Another concern is the price, which is about four to five times that of current drug-eluting stents. In Europe, these stents are not reimbursed, Silber said.

When, Not If

There seemed to be more people who believed that it's only a matter of time before drug-eluting stents with bioabsorbable polymers become routine in the cath lab. The evidence so far is good for relatively simple lesions, but these novel stents have not been tested in complex lesions, bifurcations, left main disease, heavily calcified lesions, total occlusions, and tortuous vessels, noted Ricardo Costa, MD, of the Cardiovascular Research Center in Sao Paulo, Brazil, in an interview with MedPage Today.

"I believe bioabsorbable stents have the potential to be incorporated in a significant proportion of PCI cases, but it will be very difficult to replace the low-profile modern drug-eluting stents we have today because they have very good results," he said.

Trying to convince interventional cardiologists to use bioabsorbable stents instead of those with a durable polymer may be challenging.

"I think saying that we have a tool that has the same advantages of the current stents but is a little better is probably not the best way to think about bioabsorbable technology," he said.

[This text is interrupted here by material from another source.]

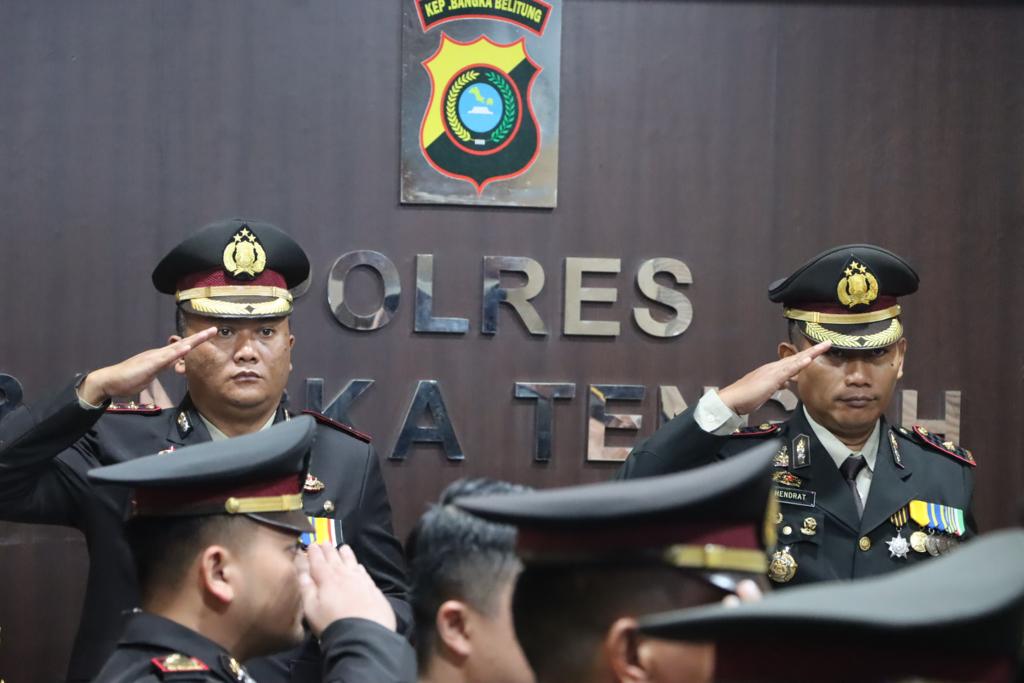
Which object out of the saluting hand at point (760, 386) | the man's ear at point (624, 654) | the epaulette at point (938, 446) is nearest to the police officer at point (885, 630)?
the man's ear at point (624, 654)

Tu suggested that bioabsorbable stents might find a home in other vascular beds, such as the superficial femoral artery, which is in constant motion and has resisted for the most part efforts from conventional stents.

He also said that it might be possible to use a completely bioabsorbable stent to deliver drugs to vulnerable plaque. The drug would heal the soft plaque and there would be no concomitant risk of having a permanent metallic stent in the body.